# START OF Article
There are 998879 ratings and 62423 movies in the datasets
Ratings: ---> 
[(1, 1653, 4.0), (1, 2068, 2.5), (1, 8973, 4.0)]
Movies: ---> 
[(1, 'Toy Story (1995)'), (2, 'Jumanji (1995)'), (3, 'Grumpier Old Men (1995)')]


## 2. Basic Raccomandations


### 2.1 Highest Average Rating.

One way to recommend movies is to always recommend the movies with the highest average rating. In this section, we will use Spark to find the name, number of ratings, and the average rating of the 20 movies with the highest average rating and more than 500 reviews. We want to filter our movies with high ratings but fewer than or equal to 500 reviews because movies with few reviews may not have broad appeal to everyone.

In [9]:
def averageRating(ratings):
    """ Computes the average rating.
# END OF Article
# START OF Records shown
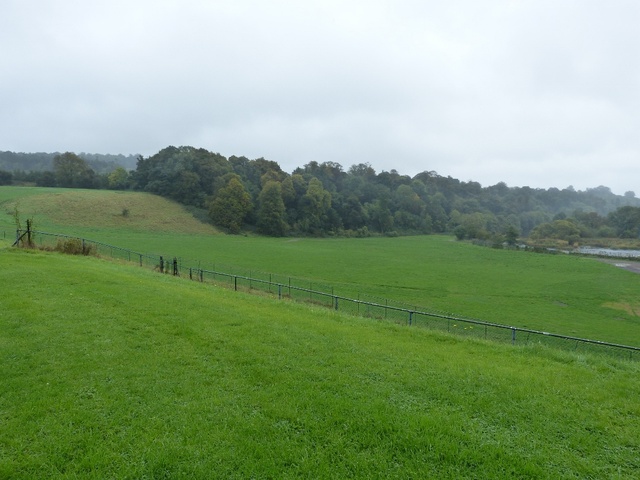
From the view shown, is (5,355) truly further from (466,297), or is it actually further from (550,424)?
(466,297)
# END OF Records shown
# START OF Records shown
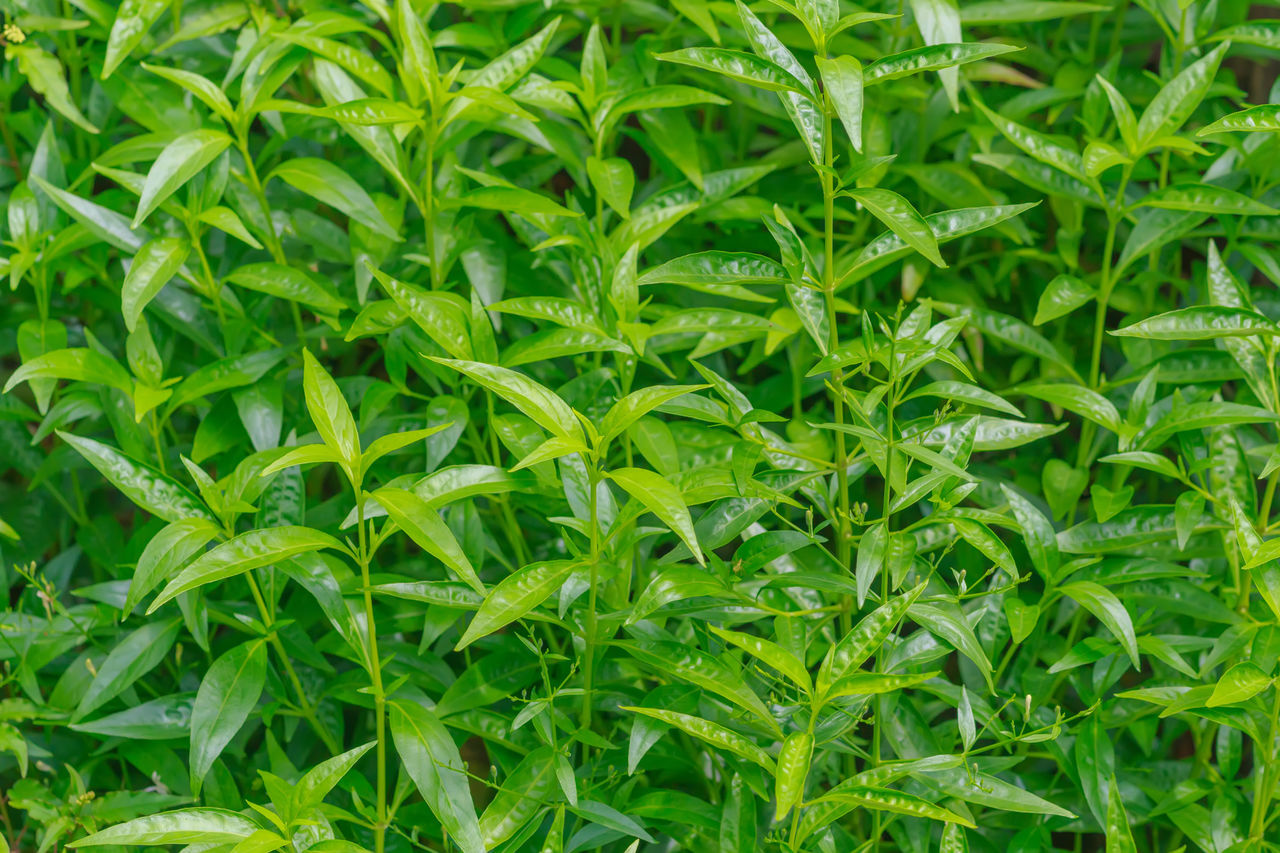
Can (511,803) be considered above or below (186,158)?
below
# END OF Records shown
### Set task A
Answer these questions about the movie recommendation text above:
(i) How many movies are in the datasets?
(ii) How many movies does section 2.1 set out to find?
(iii) Why are movies with 500 or fewer reviews filtered out?
### Set task B
Retype the part of the movie recommendation text starting with "### 2.1 Highest" and going on through "appeal to everyone.".

### Written reply A
(i) 62423
(ii) 20
(iii) Movies with few reviews may not have broad appeal to everyone.

### Written reply B
### 2.1 Highest Average Rating.

One way to recommend movies is to always recommend the movies with the highest average rating. In this section, we will use Spark to find the name, number of ratings, and the average rating of the 20 movies with the highest average rating and more than 500 reviews. We want to filter our movies with high ratings but fewer than or equal to 500 reviews because movies with few reviews may not have broad appeal to everyone.